L’IA Stimule le Recrutement et la Croissance selon Ramp et Revelio Labs

L’intégration de l’intelligence artificielle dans les entreprises crée un paradoxe : si les investissements massifs stimulent le recrutement et la croissance selon une étude américaine de Ramp et Revelio Labs, les dirigeants français peinent encore à transformer leur organisation, se limitant souvent à des usages opérationnels selon le cabinet Kéa.

L’idée que l’intelligence artificielle (IA) soit une machine à licenciements massifs se heurte à une réalité économique plus nuancée. Une analyse menée par Ramp et Revelio Labs sur près de 22 000 entreprises américaines révèle que les effectifs de cadres augmentent de 10,2% en moyenne dans les deux ans suivant des investissements massifs dans l’IA.

Loin de remplacer systématiquement l’humain, la technologie semble agir comme un accélérateur. Les gains de productivité permettent aux sociétés de lancer davantage de produits et de conquérir de nouvelles parts de marché, ce qui génère mécaniquement des besoins de recrutement. Cette dynamique profite également aux jeunes diplômés, avec une progression des postes de début de carrière.

Le recrutement : ingénieurs, commerciaux et service client

Le recrutement ne se limite pas aux profils techniques. La croissance des effectifs impulsée par l’IA concerne plusieurs fonctions clés :

  • Les ingénieurs pour le développement technique.
  • Les commerciaux pour accompagner l’expansion du marché.
  • Les fonctions administratives.
  • Les équipes du service client.

Toutefois, ce cercle vertueux n’est pas automatique. L’étude souligne que les entreprises qui se contentent d’abonnements à ChatGPT ou d’expérimentations ponctuelles ne constatent quasiment aucun changement dans leurs effectifs. Le bénéfice réel apparaît uniquement lorsque l’IA s’inscrit dans une véritable stratégie de transformation, impliquant des investissements lourds et une intégration profonde des processus.

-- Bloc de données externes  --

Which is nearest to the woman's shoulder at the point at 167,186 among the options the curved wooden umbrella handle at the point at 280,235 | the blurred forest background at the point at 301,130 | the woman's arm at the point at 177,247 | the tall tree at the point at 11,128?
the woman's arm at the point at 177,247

Le blocage organisationnel des dirigeants français

En France, le constat est différent. Si l’IA est reconnue comme incontournable, son application reste superficielle. Une enquête du cabinet Kéa, réalisée avec OpinionWay auprès de 802 dirigeants — allant de la TPE aux groupes du CAC 40 — montre que seuls 28 % des dirigeants estiment que cette technologie impose de repenser l’ensemble du fonctionnement de leur société.

Photo: rfi.fr

Le problème est structurel. Le communiqué de Kéa précise que l’approche française demeure opérationnelle, c’est-à-dire centrée sur le changement des habitudes de travail, plutôt qu’organisationnelle. Cela signifie que les enjeux de gestion des compétences, de pilotage des données, de culture d’entreprise et de prise de décision sont largement ignorés.

L’émergence d’une fracture technologique entre entreprises

Cette différence d’approche laisse présager un fossé croissant. L’étude américaine met en lumière un risque de fracture : les entreprises qui investissent le plus sont souvent celles qui étaient déjà les mieux financées et les plus innovantes. L’IA pourrait donc accentuer les écarts de compétitivité entre les leaders et ceux qui stagnent au stade de l’expérimentation.

Intelligence artificielle : pourquoi les entreprises françaises peinent à franchir le cap
Photo: lesechos.fr

C’est ici que s’explique la contradiction apparente des discours actuels. D’un côté, certains géants de la tech comme Meta annoncent des réductions d’effectifs en automatisant des tâches. De l’autre, des entreprises recrutent massivement car la productivité accrue leur permet de lancer de nouveaux projets. Ces deux réalités coexistent : l’IA détruit certains métiers, en transforme d’autres et crée des besoins inédits.

Le défi pour les entreprises, particulièrement en France, sera de passer d’une simple utilisation d’outils à une refonte stratégique pour ne pas subir ce décrochage.